*DATA FOR THIS EXERCISE:*
********
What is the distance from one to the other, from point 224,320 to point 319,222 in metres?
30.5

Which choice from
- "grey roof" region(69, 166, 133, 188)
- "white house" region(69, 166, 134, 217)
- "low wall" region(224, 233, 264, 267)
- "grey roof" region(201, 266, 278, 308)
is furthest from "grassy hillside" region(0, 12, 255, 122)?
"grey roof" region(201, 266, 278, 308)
********
*PROBLEM TO WORK ON:* Copy out each of the entries above word for word, with their answers.

*THE SOLUTION:*
What is the distance from one to the other, from point 224,320 to point 319,222 in metres?
30.5

Which choice from
- "grey roof" region(69, 166, 133, 188)
- "white house" region(69, 166, 134, 217)
- "low wall" region(224, 233, 264, 267)
- "grey roof" region(201, 266, 278, 308)
is furthest from "grassy hillside" region(0, 12, 255, 122)?
"grey roof" region(201, 266, 278, 308)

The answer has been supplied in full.